Majoritairement connu en France, pour ses romans autobiographiques (La Gloire de mon Père et Le Château de ma Mère pour les plus connus), Marcel Pagnol est un artiste à l'œuvre prolifique et aux nombreuses casquettes, dont celle de réalisateur et scénariste de films. À l’occasion des 50 ans de sa disparition, il se fraie de nouveau une place dans notre paysage culturel estival. Depuis le 24 juillet, et ce, un peu partout en France, dix de ses longs-métrages en version restaurée ressortent en salles. Portés par des acteurs emblématiques tels que Raimu ou Fernandel, ces films mêlent comédie et tragédie avec finesse. L’occasion pour chacun de (re)découvrir des histoires et des personnages pleins d’humanité, parfois irrigués par les questionnements spirituels de son auteur.
“Tu me fends le coeur !”
Cette réplique ne dira peut-être rien à certains mais évoquera beaucoup à d’autres, et notamment une partie de cartes entre amis dans Marius, premier volet de la célèbre “Trilogie Marseillaise” (complétée par Fanny et César). Cette trilogie constitue une sorte d’œuvre-somme, réunissant les thèmes et les caractères qui font la richesse de Pagnol. Tout d’abord, l’amour, omniprésent. Qu’il soit entre un homme et une femme n’osant pas s’avouer les sentiments qu’ils éprouvent l’un pour l’autre, ou entre un père et son fils, freinés leur pudeur caractéristique. Au-delà des colères, des rires et des sacrifices, c’est l’amour qui apporte le point final. “Le père, c’est celui qui aime” dira César à son fils Marius, phrase au (presque) lointain écho théologique. Autre grande qualité des écrits et longs-métrages de Pagnol : ses personnages vivent dans un monde qui apparaît comme plus simple, moins artificiel que peut le construire la société moderne. Leur existence se fonde sur la famille et l’amitié, bien loin des préoccupations accessoires. Seul bémol : l’argent et l’adultère viennent par moment graviter autour des personnages, tantôt comme objet de blague et/ou de convoitise, tantôt comme mise en avant de leur influence néfaste.

“Maître à bord, après Dieu !”
Mais est-ce que Dieu trouve une place dans toutes ces histoires ? Fils d’un instituteur anti-clérical, dont le portrait est dépeint dans La Gloire de mon Père, Marcel Pagnol accorde régulièrement une place, plus ou moins importante, à Dieu. Il se fait présent dans les répliques des personnages, parfois utilisées comme simple occasion d’un bon mot ou d’un juron. Toutefois, les adresses qui lui sont faites sont parfois bien réelles.

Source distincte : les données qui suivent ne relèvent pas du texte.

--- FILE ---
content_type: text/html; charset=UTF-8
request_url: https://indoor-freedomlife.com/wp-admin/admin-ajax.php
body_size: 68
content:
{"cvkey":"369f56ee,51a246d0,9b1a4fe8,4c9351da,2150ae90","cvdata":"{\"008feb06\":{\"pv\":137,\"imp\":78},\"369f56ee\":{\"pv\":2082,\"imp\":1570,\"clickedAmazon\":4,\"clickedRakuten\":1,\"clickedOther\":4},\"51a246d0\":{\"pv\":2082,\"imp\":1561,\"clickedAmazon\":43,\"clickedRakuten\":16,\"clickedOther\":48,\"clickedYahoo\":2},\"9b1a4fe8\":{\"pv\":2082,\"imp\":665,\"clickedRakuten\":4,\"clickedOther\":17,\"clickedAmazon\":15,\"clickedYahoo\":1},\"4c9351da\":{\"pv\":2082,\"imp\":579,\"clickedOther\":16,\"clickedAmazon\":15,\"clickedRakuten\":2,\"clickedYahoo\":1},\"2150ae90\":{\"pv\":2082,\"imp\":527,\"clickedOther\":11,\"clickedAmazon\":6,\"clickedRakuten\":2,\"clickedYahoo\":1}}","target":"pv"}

Le capitaine Escartefigue s’emploie à placer Dieu comme véritable capitaine de son bateau. Il est pour beaucoup celui qui guide et conduit la vie de chacun. Parmi les autres évocations de Dieu et de la religion, il y a la figure notable du curé du village qui apparaît plusieurs fois dans les récits de Pagnol, et ce notamment dans César. Dans ce long-métrage, il n’est pas simplement la figure grossière du prêtre arriéré et sévère, comme elle peut apparaître parfois dans les fictions prenant place au début du XXe siècle, mais celui qui se fait représentant de la miséricorde de Dieu. La confession y est dépeinte comme le sacrement apportant la paix au personnage de Panisse. Et comment parler de la Provence et de Marseille, sans parler de la “Bonne Mère” ! Notre-Dame de la Garde trône dans la cité phocéenne, et le personnage de Fanny n’hésite pas à aller s’y recueillir, demandant à la Vierge Marie de l’accompagner dans ses difficultés.
Les personnages décrits par Marcel Pagnol ne semblent pas si éloignés de qui il était. Habité par une certaine conscience de Dieu et de son action dans notre vie, ses récits sont teintés de questionnements à son propos. Il n’est alors pas étonnant de découvrir qu’à sa demande, ses obsèques ont été célébrées à l’église Saint-Honoré d'Eylau à Paris, par l'abbé Norbert Calmels, dont il s’était fait l’ami. Cette rétrospective cinématographique nous donne une occasion toute trouvée de rencontrer au travers de son œuvre un auteur au regard unique et à l’âme en recherche de Dieu.